I get sappy and introspective during the month of December. If my Husband can deal, so can you. I present to you the following quote:
“Making the decision to have a child is momentous. It is to decide forever to have your heart go walking around outside your body.” -Elizabeth Stone
Any parent can atest to the truth behind that quote. For example, right now, Nick is walking. They’re those unsure steps that come right after the first few steps. Honestly, he’d still rather crawl. He can get there faster and that pleases him. Yet he keeps on trying to walk. And he falls. And bumps his head on things. And sometimes he cries. And every single time, my Mommy Heart breaks.

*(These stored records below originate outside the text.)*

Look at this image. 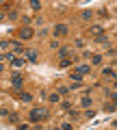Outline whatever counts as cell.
Returning <instances> with one entry per match:
<instances>
[{
    "mask_svg": "<svg viewBox=\"0 0 117 130\" xmlns=\"http://www.w3.org/2000/svg\"><path fill=\"white\" fill-rule=\"evenodd\" d=\"M61 130H74V128H72L70 121H65V124H61Z\"/></svg>",
    "mask_w": 117,
    "mask_h": 130,
    "instance_id": "23",
    "label": "cell"
},
{
    "mask_svg": "<svg viewBox=\"0 0 117 130\" xmlns=\"http://www.w3.org/2000/svg\"><path fill=\"white\" fill-rule=\"evenodd\" d=\"M80 18H82V20H91V18H93V11H91V9L82 11V15H80Z\"/></svg>",
    "mask_w": 117,
    "mask_h": 130,
    "instance_id": "15",
    "label": "cell"
},
{
    "mask_svg": "<svg viewBox=\"0 0 117 130\" xmlns=\"http://www.w3.org/2000/svg\"><path fill=\"white\" fill-rule=\"evenodd\" d=\"M91 61H93V65H100L102 63V56L100 54H91Z\"/></svg>",
    "mask_w": 117,
    "mask_h": 130,
    "instance_id": "17",
    "label": "cell"
},
{
    "mask_svg": "<svg viewBox=\"0 0 117 130\" xmlns=\"http://www.w3.org/2000/svg\"><path fill=\"white\" fill-rule=\"evenodd\" d=\"M11 63H13L15 67H22V65H24V56H13V61H11Z\"/></svg>",
    "mask_w": 117,
    "mask_h": 130,
    "instance_id": "10",
    "label": "cell"
},
{
    "mask_svg": "<svg viewBox=\"0 0 117 130\" xmlns=\"http://www.w3.org/2000/svg\"><path fill=\"white\" fill-rule=\"evenodd\" d=\"M74 83H82V74H78V72H72V76H70Z\"/></svg>",
    "mask_w": 117,
    "mask_h": 130,
    "instance_id": "12",
    "label": "cell"
},
{
    "mask_svg": "<svg viewBox=\"0 0 117 130\" xmlns=\"http://www.w3.org/2000/svg\"><path fill=\"white\" fill-rule=\"evenodd\" d=\"M54 35H56V37H63V35H67V26H65V24H59V26L54 28Z\"/></svg>",
    "mask_w": 117,
    "mask_h": 130,
    "instance_id": "5",
    "label": "cell"
},
{
    "mask_svg": "<svg viewBox=\"0 0 117 130\" xmlns=\"http://www.w3.org/2000/svg\"><path fill=\"white\" fill-rule=\"evenodd\" d=\"M0 50H2V41H0Z\"/></svg>",
    "mask_w": 117,
    "mask_h": 130,
    "instance_id": "29",
    "label": "cell"
},
{
    "mask_svg": "<svg viewBox=\"0 0 117 130\" xmlns=\"http://www.w3.org/2000/svg\"><path fill=\"white\" fill-rule=\"evenodd\" d=\"M2 20H5V11H0V22H2Z\"/></svg>",
    "mask_w": 117,
    "mask_h": 130,
    "instance_id": "26",
    "label": "cell"
},
{
    "mask_svg": "<svg viewBox=\"0 0 117 130\" xmlns=\"http://www.w3.org/2000/svg\"><path fill=\"white\" fill-rule=\"evenodd\" d=\"M93 41H95V43H102V46H106V43H108V39H106V35H98V37H95Z\"/></svg>",
    "mask_w": 117,
    "mask_h": 130,
    "instance_id": "11",
    "label": "cell"
},
{
    "mask_svg": "<svg viewBox=\"0 0 117 130\" xmlns=\"http://www.w3.org/2000/svg\"><path fill=\"white\" fill-rule=\"evenodd\" d=\"M46 115H48V111H46V108H33V111L28 113V119H30V121H35V124H37V121L46 119Z\"/></svg>",
    "mask_w": 117,
    "mask_h": 130,
    "instance_id": "1",
    "label": "cell"
},
{
    "mask_svg": "<svg viewBox=\"0 0 117 130\" xmlns=\"http://www.w3.org/2000/svg\"><path fill=\"white\" fill-rule=\"evenodd\" d=\"M74 72H78V74H82V76H87L89 74V65H78Z\"/></svg>",
    "mask_w": 117,
    "mask_h": 130,
    "instance_id": "8",
    "label": "cell"
},
{
    "mask_svg": "<svg viewBox=\"0 0 117 130\" xmlns=\"http://www.w3.org/2000/svg\"><path fill=\"white\" fill-rule=\"evenodd\" d=\"M111 98H113V100H115V102H117V93H111Z\"/></svg>",
    "mask_w": 117,
    "mask_h": 130,
    "instance_id": "27",
    "label": "cell"
},
{
    "mask_svg": "<svg viewBox=\"0 0 117 130\" xmlns=\"http://www.w3.org/2000/svg\"><path fill=\"white\" fill-rule=\"evenodd\" d=\"M9 43H11V48H13V52L24 54V48H22V43H20V41H9Z\"/></svg>",
    "mask_w": 117,
    "mask_h": 130,
    "instance_id": "6",
    "label": "cell"
},
{
    "mask_svg": "<svg viewBox=\"0 0 117 130\" xmlns=\"http://www.w3.org/2000/svg\"><path fill=\"white\" fill-rule=\"evenodd\" d=\"M30 7H33L35 11H39V9H41V2H39V0H33V2H30Z\"/></svg>",
    "mask_w": 117,
    "mask_h": 130,
    "instance_id": "18",
    "label": "cell"
},
{
    "mask_svg": "<svg viewBox=\"0 0 117 130\" xmlns=\"http://www.w3.org/2000/svg\"><path fill=\"white\" fill-rule=\"evenodd\" d=\"M70 65H72V59H63L61 61V67H70Z\"/></svg>",
    "mask_w": 117,
    "mask_h": 130,
    "instance_id": "22",
    "label": "cell"
},
{
    "mask_svg": "<svg viewBox=\"0 0 117 130\" xmlns=\"http://www.w3.org/2000/svg\"><path fill=\"white\" fill-rule=\"evenodd\" d=\"M48 98H50V102H59V93H50V95H48Z\"/></svg>",
    "mask_w": 117,
    "mask_h": 130,
    "instance_id": "20",
    "label": "cell"
},
{
    "mask_svg": "<svg viewBox=\"0 0 117 130\" xmlns=\"http://www.w3.org/2000/svg\"><path fill=\"white\" fill-rule=\"evenodd\" d=\"M67 91H70V89H67V87H59V89H56V93H59V95H65Z\"/></svg>",
    "mask_w": 117,
    "mask_h": 130,
    "instance_id": "21",
    "label": "cell"
},
{
    "mask_svg": "<svg viewBox=\"0 0 117 130\" xmlns=\"http://www.w3.org/2000/svg\"><path fill=\"white\" fill-rule=\"evenodd\" d=\"M102 74H104V76H111V78H117V74L111 70V67H104V70H102Z\"/></svg>",
    "mask_w": 117,
    "mask_h": 130,
    "instance_id": "13",
    "label": "cell"
},
{
    "mask_svg": "<svg viewBox=\"0 0 117 130\" xmlns=\"http://www.w3.org/2000/svg\"><path fill=\"white\" fill-rule=\"evenodd\" d=\"M18 130H28V126H26V124H20V126H18Z\"/></svg>",
    "mask_w": 117,
    "mask_h": 130,
    "instance_id": "25",
    "label": "cell"
},
{
    "mask_svg": "<svg viewBox=\"0 0 117 130\" xmlns=\"http://www.w3.org/2000/svg\"><path fill=\"white\" fill-rule=\"evenodd\" d=\"M59 56H61V59H70V50H67V48H61V50H59Z\"/></svg>",
    "mask_w": 117,
    "mask_h": 130,
    "instance_id": "16",
    "label": "cell"
},
{
    "mask_svg": "<svg viewBox=\"0 0 117 130\" xmlns=\"http://www.w3.org/2000/svg\"><path fill=\"white\" fill-rule=\"evenodd\" d=\"M61 106L65 108V111H70V106H72V104H70V102H67V100H65V102H61Z\"/></svg>",
    "mask_w": 117,
    "mask_h": 130,
    "instance_id": "24",
    "label": "cell"
},
{
    "mask_svg": "<svg viewBox=\"0 0 117 130\" xmlns=\"http://www.w3.org/2000/svg\"><path fill=\"white\" fill-rule=\"evenodd\" d=\"M18 35H20L22 39H30V37H33V28H30V26H22V28L18 30Z\"/></svg>",
    "mask_w": 117,
    "mask_h": 130,
    "instance_id": "2",
    "label": "cell"
},
{
    "mask_svg": "<svg viewBox=\"0 0 117 130\" xmlns=\"http://www.w3.org/2000/svg\"><path fill=\"white\" fill-rule=\"evenodd\" d=\"M7 18H9V20H15V18H18V11H15V9H11L9 13H7Z\"/></svg>",
    "mask_w": 117,
    "mask_h": 130,
    "instance_id": "19",
    "label": "cell"
},
{
    "mask_svg": "<svg viewBox=\"0 0 117 130\" xmlns=\"http://www.w3.org/2000/svg\"><path fill=\"white\" fill-rule=\"evenodd\" d=\"M15 95H18L22 102H30V100H33V95H30V93H24V91H18Z\"/></svg>",
    "mask_w": 117,
    "mask_h": 130,
    "instance_id": "7",
    "label": "cell"
},
{
    "mask_svg": "<svg viewBox=\"0 0 117 130\" xmlns=\"http://www.w3.org/2000/svg\"><path fill=\"white\" fill-rule=\"evenodd\" d=\"M24 59H28L30 63H37L39 54H37V50H24Z\"/></svg>",
    "mask_w": 117,
    "mask_h": 130,
    "instance_id": "3",
    "label": "cell"
},
{
    "mask_svg": "<svg viewBox=\"0 0 117 130\" xmlns=\"http://www.w3.org/2000/svg\"><path fill=\"white\" fill-rule=\"evenodd\" d=\"M2 70H5V67H2V63H0V74H2Z\"/></svg>",
    "mask_w": 117,
    "mask_h": 130,
    "instance_id": "28",
    "label": "cell"
},
{
    "mask_svg": "<svg viewBox=\"0 0 117 130\" xmlns=\"http://www.w3.org/2000/svg\"><path fill=\"white\" fill-rule=\"evenodd\" d=\"M91 35H95V37H98V35H104V28L95 24V26H91Z\"/></svg>",
    "mask_w": 117,
    "mask_h": 130,
    "instance_id": "9",
    "label": "cell"
},
{
    "mask_svg": "<svg viewBox=\"0 0 117 130\" xmlns=\"http://www.w3.org/2000/svg\"><path fill=\"white\" fill-rule=\"evenodd\" d=\"M11 83H13V87H22V83H24V76L15 72V74L11 76Z\"/></svg>",
    "mask_w": 117,
    "mask_h": 130,
    "instance_id": "4",
    "label": "cell"
},
{
    "mask_svg": "<svg viewBox=\"0 0 117 130\" xmlns=\"http://www.w3.org/2000/svg\"><path fill=\"white\" fill-rule=\"evenodd\" d=\"M91 102H93V100H91V98H89V95H85V98H82V100H80V104H82V106H85V108H87V106H91Z\"/></svg>",
    "mask_w": 117,
    "mask_h": 130,
    "instance_id": "14",
    "label": "cell"
}]
</instances>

Or there are the times that I had to leave him with our babysitter when I was still working outside of the home. Of course, at that time, he didn’t really care one way or the other which probably hurt my Mommy Pride and Mommy Heart even more than if he had thrown a fit. Speaking of fits, now attempting to leave him in the nursery on Sunday morning at church has become a sad little nightmare. I don’t want for him to be sad. I feel guilty and upset knowing that leaving him behind caused him distress.
Someday, he’ll grow up and leave this house. And my heart will worry. Always.
And we don’t have to change that quote at all to include birth mothers, do we? In fact, I think it speaks to the plight of the birth mother even more than us “everday Mammas.” Why? Let’s pick apart the wording.
“Making the decision to have a child is momentous.”
Many of you are about to argue that birth mothers didn’t make the decision to have a child. Wrong. They may not have made the decision to become pregnant; I can agree with that sentiment. Yet at some point in their pregnancy they made a decision to give birth to a child. Some decisions were made because of their pro-life views. Some decisions were made because they found out about their pregnancies too late in the game. All the same, a decision was made to have a child.
And, looking at the quote from the birth mother’s point of view, this next line screams at me even more so:
“It is to decide forever to have your heart go walking around outside your body.”
Of course, in this point of view, we’re taking the “outside of your body” very, very literally. My heart goes walking on the East Coast of this country. She runs there. She laughs there. She lives there. And that decision? It is forever. She will forever be someone else’s daughter. Outside of my body is also outside of my control. (Not that I can “control” Nicholas but I have a say in his parenting. With the Munchkin, I do not. It’s that simple.)
I used to have this in my signature on the forums, during my pregnancy with Nicholas. It’s a two-fold quotation for me. I am an “everyday Mamma.” I cringe with fear as he attempts to climb into or on top of his toy box, as he explores his world which will inevitably involve hurt, either physical or emotional. I sigh with disbelief every time I pack away clothes that he has outgrown. But I’m also a birth mother. I worry from far away. I worry different things. Will she be angry? Will she understand? Will she care? Will she be privvy to everything I hoped for her? Will she be President? (Hey, she could be.)
I have two hearts walking around this world, both outside of my own body. One near, one far. And goodness, I love them both.